O’Loughlin would insist on always speaking of our hero by his title, which was endeared to him by being that of his noble benefactor.

“Ah, my dear sir,” returned the Lieutenant, “if we had, what a glorious cruise we should have!”

“Charley, my boy,” said the Captain, filling his glass, and passing the bottle to the Lieutenant, for they were sitting in the cabin after dinner; “if yousirme when in private, I must put you under arrest for mutiny, be the powers of war I must.
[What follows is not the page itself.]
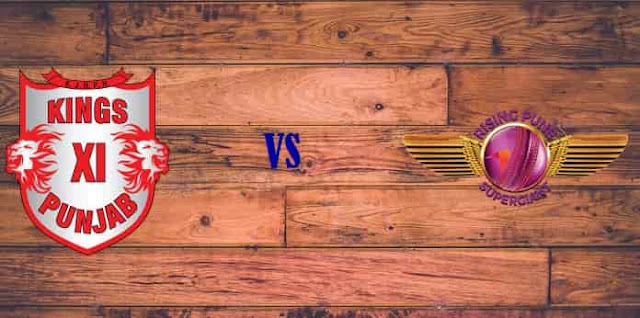 Match Preview IPL 2017: Match 4 KXIP vs RPS: Who will Win?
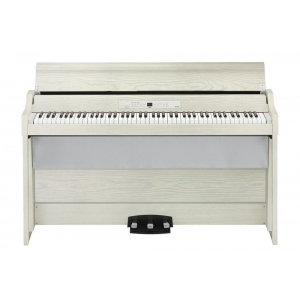 Korg G1B AIR WHASH PIANO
I can’t stand it. I hate it—I’m a rank revolutionist!”

“By Jove, that’s good!” laughed Charles Pole; “you a revolutionist! Why you insist every day of your life on drinking Sir Oscar de Bracy’s health, and that he must always be called ‘Sir Oscar.’ He would kick against that himself if he were here.”

“He’s a trump; don’t bother me about titles, they are all very well when they and the wearer fit, and he’s fit to be a duke. I wish I had been on board the Diamond that unlucky day; I’d have had that cursed Vengeance out, or been blown to atoms.”

“A sail to windward, sir,” said a curly-haired young midshipman, popping his head into the cabin; “she appears a large ship.”

Up jumped the commander and his lieutenant, and the next moment they were on deck.

They were then some five leagues off the coast of France, in a line with Ushant. It was blowing strong from the east-northeast, with a good deal of sea on. The Onyx was under single-reefed topsails, her top gallant masts housed. It was after sunset, with every appearance of a dirty night. Captain O’Loughlin directed his glass in the direction of the strange sail, whose topsails could be seen with the naked eye. She was coming up rapidly, under double-reefed topsails, and he pronounced her to be a frigate, whether French or English he could not say, but half an hour would decide. The corvette being on an enemy’s coast, and cruising for the purpose of destroying privateers or taking prizes, she was always ready for action.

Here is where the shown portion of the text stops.